Source text:
◆ ◆ ◆ ◆ ◆ ◆ ◆
I encourage you to follow in what has become  our  first night tradition in Rome which is to watch the sun going down whilst sitting on the Spanish Steps with a glass of something sparkling in hand.




This could be Pellegrino but to be honest you can take a theme too far!! Prosecco for me please!


At the same time you can admire your first decorative fountain – Fontana della Barcaccia or the Boat Fountain at the foot of the Spanish Steps.




 This fountain was the last work of Pietro Bernini, father of the more famous Gianlorenzo Bernini and commemorates the great flood of Christmas Day 1598 when a barge from the Tiber was washed up on the slopes of the Pincio Hill. The design of an old leaking boat is a very clever device that hides the fact that the water pressure from the aqueduct, the Aqua Vergine,  that feeds the fountain, is extremely low – no spectacular cascades  or spurts here.
The fountain will be surrounded by people sitting along it’s edge (as above)  so I have included a picture taken at a less busy time.



The street directly ahead of you is Via Condotti, a shoppers paradise if you are into designer apparel, but of interest to us as the name reflects the fact that the water channels or conduits of the Aqua Vergine are buried beneath the street.



By now you will be ready for dinner. If you have invested in Elizabeth Minchilli’s excellent ‘Eat Rome’ app you will have no problem in finding a good place for dinner. My personal recommendation in this area is Otello alla Concordia on Via della Croce. Yes, it may be full of tourists but it has a fantastic atmosphere in lovely surroundings, friendly waiters & typical Roman cuisine. What more could you want for a first night in Rome.

After dinner it is a short walk to the Trevi fountain which you simply have to see illuminated at night. We shall return to this area to explore in more depth later but for now why not make your way to the famous San Crispino Gelateria,Via della  Panetteria  & indulge in one of their many wonderful flavours  . My favourite is their namesake ‘San Crispino’ which is made with a bitter Sardinian honey. Mmmm – enjoy!



Day 1
We have to start our morning with coffee. Now you can either go the ‘Eat, Pray, Love’ route & visit Tazzo D’Oro for an espresso fix (the best espresso in Rome??) & then enjoy the Pantheon & its Jacobo della Porta fountain in the piazza.
◆ ◆ ◆ ◆ ◆ ◆ ◆
Entries drawn from a collection
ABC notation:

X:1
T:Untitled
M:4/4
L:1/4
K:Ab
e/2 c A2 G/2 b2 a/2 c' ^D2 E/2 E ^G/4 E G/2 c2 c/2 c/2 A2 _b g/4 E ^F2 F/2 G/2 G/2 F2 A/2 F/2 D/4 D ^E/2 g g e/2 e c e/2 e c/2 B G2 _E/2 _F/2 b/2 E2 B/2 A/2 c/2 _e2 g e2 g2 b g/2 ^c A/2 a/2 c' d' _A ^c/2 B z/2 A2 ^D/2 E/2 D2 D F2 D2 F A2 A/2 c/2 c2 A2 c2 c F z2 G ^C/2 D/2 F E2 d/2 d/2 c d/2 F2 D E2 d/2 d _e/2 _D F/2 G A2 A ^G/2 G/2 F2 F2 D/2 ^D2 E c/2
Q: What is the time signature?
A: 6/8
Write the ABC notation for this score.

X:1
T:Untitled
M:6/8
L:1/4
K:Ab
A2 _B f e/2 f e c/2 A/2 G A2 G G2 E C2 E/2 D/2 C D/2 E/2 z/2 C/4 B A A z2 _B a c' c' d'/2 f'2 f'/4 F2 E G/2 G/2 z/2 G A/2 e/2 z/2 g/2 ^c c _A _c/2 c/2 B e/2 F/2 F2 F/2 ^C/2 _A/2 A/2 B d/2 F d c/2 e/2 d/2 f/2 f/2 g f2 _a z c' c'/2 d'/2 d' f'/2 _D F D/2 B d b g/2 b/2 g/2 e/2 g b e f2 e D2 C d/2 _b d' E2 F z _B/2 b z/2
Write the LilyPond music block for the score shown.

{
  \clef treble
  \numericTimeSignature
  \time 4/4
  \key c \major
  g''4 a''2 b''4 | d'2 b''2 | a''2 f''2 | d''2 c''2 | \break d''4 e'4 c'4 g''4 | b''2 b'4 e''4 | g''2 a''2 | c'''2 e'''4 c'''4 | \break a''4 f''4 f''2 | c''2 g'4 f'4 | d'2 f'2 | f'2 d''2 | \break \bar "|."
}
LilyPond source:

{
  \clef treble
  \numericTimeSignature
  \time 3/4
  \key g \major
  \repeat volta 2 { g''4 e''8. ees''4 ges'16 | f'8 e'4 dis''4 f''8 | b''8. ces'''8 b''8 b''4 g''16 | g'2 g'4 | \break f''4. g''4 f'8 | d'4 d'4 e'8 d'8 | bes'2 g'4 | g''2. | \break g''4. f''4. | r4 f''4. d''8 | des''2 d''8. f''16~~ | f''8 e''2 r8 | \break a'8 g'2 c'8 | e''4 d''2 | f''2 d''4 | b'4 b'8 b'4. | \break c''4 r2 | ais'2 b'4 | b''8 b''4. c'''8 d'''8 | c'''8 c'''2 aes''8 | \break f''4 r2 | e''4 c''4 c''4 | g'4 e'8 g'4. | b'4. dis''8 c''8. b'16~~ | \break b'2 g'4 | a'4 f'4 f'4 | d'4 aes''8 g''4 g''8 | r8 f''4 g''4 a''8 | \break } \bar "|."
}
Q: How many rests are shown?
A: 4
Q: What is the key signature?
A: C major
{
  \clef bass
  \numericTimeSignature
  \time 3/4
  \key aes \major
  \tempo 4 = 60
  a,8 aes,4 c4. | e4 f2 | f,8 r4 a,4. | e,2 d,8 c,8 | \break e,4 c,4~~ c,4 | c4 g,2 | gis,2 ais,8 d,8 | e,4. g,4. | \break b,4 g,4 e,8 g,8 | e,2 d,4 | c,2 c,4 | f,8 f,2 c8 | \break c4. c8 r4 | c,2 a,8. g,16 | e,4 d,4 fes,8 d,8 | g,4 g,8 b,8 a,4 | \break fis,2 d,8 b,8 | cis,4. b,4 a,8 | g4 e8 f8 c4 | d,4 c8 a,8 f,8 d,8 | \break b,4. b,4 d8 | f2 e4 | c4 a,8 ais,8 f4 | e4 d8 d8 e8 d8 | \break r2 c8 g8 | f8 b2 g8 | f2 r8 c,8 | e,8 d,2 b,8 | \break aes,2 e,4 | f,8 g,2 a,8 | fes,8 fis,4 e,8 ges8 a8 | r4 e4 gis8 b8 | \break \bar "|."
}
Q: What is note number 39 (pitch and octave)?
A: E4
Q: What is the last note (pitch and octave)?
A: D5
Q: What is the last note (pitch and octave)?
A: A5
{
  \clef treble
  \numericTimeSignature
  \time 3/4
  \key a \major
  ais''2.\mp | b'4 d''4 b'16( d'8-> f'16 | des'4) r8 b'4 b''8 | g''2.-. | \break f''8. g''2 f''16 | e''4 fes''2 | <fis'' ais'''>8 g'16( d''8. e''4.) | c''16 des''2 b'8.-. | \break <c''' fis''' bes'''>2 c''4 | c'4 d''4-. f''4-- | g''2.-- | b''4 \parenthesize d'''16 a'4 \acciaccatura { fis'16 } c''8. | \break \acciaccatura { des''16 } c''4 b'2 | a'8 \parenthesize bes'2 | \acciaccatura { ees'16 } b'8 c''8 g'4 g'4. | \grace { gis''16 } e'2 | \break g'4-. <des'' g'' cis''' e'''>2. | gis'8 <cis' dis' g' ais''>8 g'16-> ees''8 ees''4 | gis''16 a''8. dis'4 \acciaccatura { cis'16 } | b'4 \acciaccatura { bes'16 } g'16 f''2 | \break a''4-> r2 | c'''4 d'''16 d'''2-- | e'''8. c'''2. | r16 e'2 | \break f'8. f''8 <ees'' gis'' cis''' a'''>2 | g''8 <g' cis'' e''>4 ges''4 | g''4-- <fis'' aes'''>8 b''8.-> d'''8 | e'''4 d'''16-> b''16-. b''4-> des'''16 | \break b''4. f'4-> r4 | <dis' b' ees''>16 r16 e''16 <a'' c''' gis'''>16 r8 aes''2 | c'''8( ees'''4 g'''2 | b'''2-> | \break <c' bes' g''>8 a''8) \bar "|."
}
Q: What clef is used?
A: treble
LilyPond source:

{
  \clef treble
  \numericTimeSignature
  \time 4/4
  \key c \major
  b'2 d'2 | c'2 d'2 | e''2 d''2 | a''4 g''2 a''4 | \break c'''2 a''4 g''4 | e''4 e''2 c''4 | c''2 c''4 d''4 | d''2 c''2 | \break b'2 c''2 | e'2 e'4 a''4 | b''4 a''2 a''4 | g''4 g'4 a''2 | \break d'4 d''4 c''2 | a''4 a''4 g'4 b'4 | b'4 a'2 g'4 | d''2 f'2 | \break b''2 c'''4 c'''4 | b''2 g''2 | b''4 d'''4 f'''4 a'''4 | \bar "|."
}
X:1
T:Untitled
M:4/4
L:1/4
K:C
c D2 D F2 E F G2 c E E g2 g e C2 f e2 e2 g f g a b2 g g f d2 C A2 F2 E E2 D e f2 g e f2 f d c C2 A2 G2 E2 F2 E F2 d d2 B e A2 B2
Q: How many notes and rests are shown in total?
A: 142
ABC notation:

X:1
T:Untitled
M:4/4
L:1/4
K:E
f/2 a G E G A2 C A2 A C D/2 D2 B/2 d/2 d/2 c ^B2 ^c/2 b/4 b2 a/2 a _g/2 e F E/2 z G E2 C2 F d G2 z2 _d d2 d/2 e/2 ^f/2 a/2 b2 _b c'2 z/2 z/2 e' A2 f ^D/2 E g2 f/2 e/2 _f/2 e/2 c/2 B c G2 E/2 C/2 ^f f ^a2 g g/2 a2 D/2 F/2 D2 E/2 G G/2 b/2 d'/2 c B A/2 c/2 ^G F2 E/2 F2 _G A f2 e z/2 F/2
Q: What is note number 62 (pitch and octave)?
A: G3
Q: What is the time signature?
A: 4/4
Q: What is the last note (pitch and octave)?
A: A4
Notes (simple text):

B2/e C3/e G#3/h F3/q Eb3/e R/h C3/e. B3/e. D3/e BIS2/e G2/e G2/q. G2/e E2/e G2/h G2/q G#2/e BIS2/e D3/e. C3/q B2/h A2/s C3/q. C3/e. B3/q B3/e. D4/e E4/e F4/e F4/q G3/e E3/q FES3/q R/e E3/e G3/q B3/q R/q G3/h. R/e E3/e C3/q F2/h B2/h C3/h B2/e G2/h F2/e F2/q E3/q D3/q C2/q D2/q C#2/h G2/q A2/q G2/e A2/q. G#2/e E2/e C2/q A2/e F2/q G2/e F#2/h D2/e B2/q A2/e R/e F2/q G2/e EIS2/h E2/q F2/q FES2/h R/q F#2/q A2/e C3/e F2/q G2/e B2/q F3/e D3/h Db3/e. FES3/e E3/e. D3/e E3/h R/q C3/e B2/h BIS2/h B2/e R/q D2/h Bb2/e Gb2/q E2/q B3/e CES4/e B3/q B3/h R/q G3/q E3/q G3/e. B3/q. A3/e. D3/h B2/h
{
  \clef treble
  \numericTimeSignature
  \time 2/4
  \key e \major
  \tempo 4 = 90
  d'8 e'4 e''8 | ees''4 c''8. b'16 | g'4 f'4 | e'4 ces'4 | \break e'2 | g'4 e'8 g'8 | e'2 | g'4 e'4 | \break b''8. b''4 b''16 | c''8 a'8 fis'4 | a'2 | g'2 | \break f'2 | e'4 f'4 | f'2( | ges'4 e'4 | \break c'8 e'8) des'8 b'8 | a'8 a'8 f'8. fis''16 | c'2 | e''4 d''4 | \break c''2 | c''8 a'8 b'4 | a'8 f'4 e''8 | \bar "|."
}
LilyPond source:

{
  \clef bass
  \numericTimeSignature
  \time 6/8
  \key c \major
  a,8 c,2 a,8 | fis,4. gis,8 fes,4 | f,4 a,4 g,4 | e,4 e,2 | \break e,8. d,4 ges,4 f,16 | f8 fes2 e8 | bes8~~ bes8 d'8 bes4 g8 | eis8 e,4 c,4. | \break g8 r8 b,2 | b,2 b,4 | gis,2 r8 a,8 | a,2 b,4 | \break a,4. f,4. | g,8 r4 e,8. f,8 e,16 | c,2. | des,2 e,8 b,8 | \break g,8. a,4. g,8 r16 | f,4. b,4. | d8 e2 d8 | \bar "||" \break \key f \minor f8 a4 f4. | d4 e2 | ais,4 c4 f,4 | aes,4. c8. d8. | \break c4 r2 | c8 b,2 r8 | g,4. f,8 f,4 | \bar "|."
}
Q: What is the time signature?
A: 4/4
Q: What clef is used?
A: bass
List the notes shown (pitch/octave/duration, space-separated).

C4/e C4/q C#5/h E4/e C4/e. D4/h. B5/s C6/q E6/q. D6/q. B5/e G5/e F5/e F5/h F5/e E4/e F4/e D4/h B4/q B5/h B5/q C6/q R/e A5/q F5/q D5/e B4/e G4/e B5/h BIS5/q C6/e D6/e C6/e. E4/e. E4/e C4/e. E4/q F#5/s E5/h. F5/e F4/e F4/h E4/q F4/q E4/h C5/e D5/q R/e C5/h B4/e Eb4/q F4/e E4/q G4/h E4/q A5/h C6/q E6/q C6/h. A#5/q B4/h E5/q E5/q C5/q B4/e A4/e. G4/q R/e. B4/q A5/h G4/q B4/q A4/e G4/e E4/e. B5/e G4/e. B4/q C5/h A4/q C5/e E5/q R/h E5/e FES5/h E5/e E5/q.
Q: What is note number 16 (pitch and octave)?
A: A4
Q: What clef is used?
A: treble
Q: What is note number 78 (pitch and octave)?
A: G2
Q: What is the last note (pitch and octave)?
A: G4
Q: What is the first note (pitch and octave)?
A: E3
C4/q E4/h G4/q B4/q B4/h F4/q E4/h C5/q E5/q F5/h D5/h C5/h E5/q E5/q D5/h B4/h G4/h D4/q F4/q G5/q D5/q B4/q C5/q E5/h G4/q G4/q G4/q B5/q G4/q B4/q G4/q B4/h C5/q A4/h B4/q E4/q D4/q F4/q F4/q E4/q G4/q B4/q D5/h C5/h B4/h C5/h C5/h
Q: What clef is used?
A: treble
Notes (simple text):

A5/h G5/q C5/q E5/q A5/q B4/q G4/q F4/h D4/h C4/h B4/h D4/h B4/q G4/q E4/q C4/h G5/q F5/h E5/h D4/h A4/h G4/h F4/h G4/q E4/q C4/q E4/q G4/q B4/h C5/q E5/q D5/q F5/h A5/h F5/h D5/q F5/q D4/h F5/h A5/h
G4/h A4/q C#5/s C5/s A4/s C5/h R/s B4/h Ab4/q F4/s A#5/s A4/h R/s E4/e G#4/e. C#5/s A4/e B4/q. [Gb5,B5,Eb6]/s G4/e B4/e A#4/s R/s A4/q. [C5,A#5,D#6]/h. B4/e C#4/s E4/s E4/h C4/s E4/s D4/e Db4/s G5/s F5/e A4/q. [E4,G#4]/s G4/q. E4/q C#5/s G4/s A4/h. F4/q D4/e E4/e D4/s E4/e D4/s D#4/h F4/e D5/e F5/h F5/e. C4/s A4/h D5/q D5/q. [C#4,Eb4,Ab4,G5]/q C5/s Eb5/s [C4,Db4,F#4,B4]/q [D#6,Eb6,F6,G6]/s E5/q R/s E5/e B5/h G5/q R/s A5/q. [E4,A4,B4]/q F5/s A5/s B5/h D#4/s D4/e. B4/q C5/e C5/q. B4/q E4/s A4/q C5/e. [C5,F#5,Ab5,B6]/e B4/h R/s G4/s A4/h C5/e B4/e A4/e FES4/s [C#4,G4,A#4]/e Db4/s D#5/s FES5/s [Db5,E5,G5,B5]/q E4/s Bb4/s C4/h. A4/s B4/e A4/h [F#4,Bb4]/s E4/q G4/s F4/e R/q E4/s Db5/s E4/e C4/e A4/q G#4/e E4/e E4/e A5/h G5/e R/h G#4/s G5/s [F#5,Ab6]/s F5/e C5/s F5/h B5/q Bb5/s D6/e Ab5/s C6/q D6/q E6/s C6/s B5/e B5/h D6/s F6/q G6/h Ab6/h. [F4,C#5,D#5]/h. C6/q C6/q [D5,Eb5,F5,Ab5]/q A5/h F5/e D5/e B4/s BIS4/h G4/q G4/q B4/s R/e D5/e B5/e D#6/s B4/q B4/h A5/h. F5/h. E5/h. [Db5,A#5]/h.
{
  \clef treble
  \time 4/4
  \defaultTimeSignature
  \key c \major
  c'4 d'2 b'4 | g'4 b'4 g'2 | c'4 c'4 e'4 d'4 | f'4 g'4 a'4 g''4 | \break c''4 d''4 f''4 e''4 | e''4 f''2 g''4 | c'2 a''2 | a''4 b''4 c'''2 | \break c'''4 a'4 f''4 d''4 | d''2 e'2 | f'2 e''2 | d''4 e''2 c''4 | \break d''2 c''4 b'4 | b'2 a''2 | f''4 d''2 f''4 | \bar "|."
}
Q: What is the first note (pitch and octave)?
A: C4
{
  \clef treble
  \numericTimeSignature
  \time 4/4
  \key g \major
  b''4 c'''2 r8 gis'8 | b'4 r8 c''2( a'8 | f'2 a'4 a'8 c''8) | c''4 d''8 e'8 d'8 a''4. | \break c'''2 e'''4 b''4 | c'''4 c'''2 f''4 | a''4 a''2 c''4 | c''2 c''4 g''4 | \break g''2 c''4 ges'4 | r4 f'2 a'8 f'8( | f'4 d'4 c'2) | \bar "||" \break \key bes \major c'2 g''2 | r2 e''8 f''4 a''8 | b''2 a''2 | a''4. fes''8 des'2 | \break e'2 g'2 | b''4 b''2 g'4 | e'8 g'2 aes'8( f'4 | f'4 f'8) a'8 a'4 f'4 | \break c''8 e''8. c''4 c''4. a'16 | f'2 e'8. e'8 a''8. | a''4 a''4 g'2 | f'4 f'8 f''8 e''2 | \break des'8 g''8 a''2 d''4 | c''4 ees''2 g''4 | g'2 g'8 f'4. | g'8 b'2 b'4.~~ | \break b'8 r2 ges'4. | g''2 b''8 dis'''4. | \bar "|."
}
◆ ◆ ◆ ◆ ◆ ◆ ◆
Exercise set:
(a) Please gather every line of the records that contains the string "score", treating uppercase and lowercase letters as different.
(b) Pick up the Rome guide after its last sentence and keep writing it.
The Rome guide and the records have no connection to each other.

Outputs by task:
(a)
Write the ABC notation for this score.
Write the LilyPond music block for the score shown.

(b)
Or enjoy the Pantheon etc first, & then go to Cafe Eustachio for cappuccino. The latter opened in 1938 and the mosaic paving and furnishings are still the original ones.   Now I would always choose espresso over cappuccino every time & always enjoy it at the bar BUT absolutely nothing beats the experience of sipping a  Cafe Eustachio cappuccino (made to their own secret recipe – note that the espresso machines are positioned so that the barista’s activities are hidden from your view!)) whilst sitting enjoying the view of the distinctive stags head aloft the bell tower of Sant’Eustachio.














Whichever you choose you can be sure that water plays an important part in the coffee's flavour – the water supply to both of the above cafes is channelled into city by an aqueduct built in 19 B.C.



Head off in the direction of Piazza Navona stopping along the way to admire the Fountain of the Books in Via degli Staderari. This little fountain was built close to Sant'Ivo alla Sapienza which was at one time the seat of the university of Rome. In the same street you will see a fountain made from a great basin of granite which probably originated in the Baths of Nero which stood on this site



Piazza Navona itself is  built on the site of Emperor Domitian’s  chariot racing  stadium, remains of which can be seen just off the north side of Piazza Navona  at the far end of Via dei Coronari .

 
The focal point of the Piazza is the Fountain of the Four Rivers which depicts the Nile, Ganges, Danube & Rio de la Plata rivers. They represent the longest rivers in each of the continents recognised at the time of construction of the fountain & are surrounded by plants & animals native to those continents. It is the only fountain designed in its entirety by Bernini and is the subject of a story of rivalry between Bernini & Borromini. According to the story the figure representing the river Nile is blindfolded to avoid having to look at the facade of Sant’Agnese in Agone which was designed by Borromini (in reality  the Nile figure is hooded probably because the rivers source wasn’t known at the time) The figure of Rio della Plata who also faces Borromini’s church raises his hand in terror as if expecting the facade to collapse. Sadly this story has no basis in fact as Bernini had completed the fountain before work on the church had begun.

The obelisk rising from the centre of the fountain is topped by a dove – symbol of the Pamphilj family who were responsible for re building the Piazza & who funded the project by taxing bread – not a popular move as you can imagine! The obelisk itself is a Roman copy of an Egyptian original.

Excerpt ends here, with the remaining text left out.